▶ **WRITTEN INSTRUCTION**
Copy exactly, and only, the lines from the line containing "How far away is bush" through the last line of the records below, both included.

Stored records:
_____
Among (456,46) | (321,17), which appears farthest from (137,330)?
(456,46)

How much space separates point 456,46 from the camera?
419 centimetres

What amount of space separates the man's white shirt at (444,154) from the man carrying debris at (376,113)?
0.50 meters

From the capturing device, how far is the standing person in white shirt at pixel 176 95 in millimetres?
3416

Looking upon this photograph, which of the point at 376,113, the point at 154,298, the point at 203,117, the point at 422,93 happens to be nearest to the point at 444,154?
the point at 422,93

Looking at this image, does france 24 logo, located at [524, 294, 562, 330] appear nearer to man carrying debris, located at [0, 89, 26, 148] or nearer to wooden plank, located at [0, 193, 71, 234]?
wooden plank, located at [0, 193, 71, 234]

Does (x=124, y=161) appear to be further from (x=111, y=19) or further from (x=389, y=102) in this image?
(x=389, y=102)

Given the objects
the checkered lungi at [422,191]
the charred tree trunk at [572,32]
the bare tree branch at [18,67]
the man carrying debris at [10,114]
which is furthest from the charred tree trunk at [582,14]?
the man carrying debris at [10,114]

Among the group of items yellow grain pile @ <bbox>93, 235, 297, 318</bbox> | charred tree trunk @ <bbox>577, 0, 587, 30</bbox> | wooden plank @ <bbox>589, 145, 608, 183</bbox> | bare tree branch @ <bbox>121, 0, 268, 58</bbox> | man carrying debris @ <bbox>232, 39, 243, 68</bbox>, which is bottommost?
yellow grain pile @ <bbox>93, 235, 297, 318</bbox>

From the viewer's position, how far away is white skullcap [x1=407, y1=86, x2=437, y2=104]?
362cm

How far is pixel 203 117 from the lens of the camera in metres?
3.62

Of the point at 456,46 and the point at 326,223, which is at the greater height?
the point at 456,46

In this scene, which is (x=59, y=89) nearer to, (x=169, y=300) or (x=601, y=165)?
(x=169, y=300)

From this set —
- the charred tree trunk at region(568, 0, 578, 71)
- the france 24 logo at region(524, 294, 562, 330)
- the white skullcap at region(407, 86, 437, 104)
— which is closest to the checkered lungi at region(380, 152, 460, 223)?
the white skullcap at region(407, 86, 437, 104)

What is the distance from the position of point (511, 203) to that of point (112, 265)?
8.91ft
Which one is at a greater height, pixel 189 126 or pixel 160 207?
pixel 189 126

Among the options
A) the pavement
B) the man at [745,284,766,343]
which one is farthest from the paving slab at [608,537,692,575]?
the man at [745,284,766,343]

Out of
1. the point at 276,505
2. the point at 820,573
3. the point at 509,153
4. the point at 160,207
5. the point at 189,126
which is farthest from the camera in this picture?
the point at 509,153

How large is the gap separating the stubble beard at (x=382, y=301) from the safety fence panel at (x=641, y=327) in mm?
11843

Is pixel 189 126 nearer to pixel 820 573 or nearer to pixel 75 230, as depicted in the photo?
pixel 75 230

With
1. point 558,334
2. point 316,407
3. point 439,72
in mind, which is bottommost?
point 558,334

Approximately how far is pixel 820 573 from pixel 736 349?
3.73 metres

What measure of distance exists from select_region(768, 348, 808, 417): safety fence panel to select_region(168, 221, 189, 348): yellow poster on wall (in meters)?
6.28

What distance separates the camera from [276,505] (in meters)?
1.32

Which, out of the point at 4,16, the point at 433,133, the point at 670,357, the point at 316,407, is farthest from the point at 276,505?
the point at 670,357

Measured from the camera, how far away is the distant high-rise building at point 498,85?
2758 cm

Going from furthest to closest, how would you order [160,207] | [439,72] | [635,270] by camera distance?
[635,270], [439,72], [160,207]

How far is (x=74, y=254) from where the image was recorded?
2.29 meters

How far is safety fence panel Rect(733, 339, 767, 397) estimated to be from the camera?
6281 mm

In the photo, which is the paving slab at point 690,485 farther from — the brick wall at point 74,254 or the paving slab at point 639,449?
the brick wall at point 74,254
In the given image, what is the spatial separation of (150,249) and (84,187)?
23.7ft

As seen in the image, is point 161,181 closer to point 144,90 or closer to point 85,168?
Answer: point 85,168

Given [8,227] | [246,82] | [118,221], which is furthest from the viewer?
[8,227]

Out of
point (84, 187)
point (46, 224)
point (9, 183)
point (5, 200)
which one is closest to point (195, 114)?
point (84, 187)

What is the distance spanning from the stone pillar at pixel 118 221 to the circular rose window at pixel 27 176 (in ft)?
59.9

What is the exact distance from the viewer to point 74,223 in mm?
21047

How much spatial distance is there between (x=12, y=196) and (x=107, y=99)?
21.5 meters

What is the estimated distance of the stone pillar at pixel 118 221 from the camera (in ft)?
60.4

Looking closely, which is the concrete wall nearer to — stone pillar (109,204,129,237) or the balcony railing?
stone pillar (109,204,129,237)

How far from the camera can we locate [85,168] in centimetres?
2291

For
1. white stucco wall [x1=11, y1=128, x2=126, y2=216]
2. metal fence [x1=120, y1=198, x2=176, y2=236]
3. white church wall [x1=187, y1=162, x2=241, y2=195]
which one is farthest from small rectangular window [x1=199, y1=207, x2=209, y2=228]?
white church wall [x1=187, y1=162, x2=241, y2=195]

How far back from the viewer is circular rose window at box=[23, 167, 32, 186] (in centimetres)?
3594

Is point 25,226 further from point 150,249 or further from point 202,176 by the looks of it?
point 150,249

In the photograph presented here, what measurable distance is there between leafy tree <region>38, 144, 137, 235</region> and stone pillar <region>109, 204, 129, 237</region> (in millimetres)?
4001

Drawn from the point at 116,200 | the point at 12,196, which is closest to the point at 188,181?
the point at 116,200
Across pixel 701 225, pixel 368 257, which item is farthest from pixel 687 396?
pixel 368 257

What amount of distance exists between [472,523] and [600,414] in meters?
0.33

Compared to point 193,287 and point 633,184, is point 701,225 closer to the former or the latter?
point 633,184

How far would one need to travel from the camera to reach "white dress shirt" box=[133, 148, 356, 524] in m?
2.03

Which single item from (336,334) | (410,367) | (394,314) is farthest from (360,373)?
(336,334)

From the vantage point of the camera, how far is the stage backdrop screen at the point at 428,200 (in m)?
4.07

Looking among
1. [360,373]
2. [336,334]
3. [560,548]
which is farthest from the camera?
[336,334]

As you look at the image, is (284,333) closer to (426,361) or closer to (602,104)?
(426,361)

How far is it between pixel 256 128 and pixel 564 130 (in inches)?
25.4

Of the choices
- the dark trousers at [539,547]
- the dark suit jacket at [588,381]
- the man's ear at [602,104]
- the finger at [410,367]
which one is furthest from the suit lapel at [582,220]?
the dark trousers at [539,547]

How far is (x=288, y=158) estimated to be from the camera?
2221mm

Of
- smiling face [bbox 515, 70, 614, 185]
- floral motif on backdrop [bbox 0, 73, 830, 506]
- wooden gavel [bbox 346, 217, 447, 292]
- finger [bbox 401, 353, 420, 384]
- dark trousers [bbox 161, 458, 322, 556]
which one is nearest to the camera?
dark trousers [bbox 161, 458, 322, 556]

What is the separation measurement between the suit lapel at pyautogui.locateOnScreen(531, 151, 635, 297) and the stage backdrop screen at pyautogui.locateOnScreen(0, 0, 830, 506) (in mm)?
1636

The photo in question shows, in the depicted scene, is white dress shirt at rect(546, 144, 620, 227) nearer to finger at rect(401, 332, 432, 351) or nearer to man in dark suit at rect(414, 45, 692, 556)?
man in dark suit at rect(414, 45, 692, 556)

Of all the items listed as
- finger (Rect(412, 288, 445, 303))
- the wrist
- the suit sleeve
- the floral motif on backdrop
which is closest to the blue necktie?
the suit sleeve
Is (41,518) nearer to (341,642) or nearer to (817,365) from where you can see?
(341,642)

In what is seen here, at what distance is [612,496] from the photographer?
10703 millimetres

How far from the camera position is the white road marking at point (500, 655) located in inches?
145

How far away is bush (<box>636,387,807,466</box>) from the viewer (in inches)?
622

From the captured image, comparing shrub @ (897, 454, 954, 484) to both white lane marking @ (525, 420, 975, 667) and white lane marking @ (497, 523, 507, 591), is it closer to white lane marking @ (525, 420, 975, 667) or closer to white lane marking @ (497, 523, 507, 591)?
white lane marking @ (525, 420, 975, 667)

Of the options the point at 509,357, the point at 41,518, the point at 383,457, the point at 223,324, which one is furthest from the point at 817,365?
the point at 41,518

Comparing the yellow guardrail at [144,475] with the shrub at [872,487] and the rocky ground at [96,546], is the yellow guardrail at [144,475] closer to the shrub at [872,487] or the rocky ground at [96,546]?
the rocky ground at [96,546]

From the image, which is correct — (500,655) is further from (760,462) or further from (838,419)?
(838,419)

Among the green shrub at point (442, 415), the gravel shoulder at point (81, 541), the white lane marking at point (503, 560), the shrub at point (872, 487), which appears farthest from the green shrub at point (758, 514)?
_____
▶ **EXERCISE ANSWER**
How far away is bush (<box>636,387,807,466</box>) from the viewer (in inches)?
622

From the captured image, comparing shrub @ (897, 454, 954, 484) to both white lane marking @ (525, 420, 975, 667) and white lane marking @ (497, 523, 507, 591), is it closer to white lane marking @ (525, 420, 975, 667) or closer to white lane marking @ (497, 523, 507, 591)?
white lane marking @ (525, 420, 975, 667)

Of the options the point at 509,357, the point at 41,518, the point at 383,457, the point at 223,324, which one is furthest from the point at 817,365?
the point at 41,518

Comparing the yellow guardrail at [144,475] with the shrub at [872,487] and the rocky ground at [96,546], is the yellow guardrail at [144,475] closer to the shrub at [872,487] or the rocky ground at [96,546]?
the rocky ground at [96,546]

From the image, which is correct — (500,655) is further from (760,462) or further from (838,419)?
(838,419)

Among the green shrub at point (442, 415), the gravel shoulder at point (81, 541), the white lane marking at point (503, 560), the shrub at point (872, 487), which appears farthest from the green shrub at point (758, 514)?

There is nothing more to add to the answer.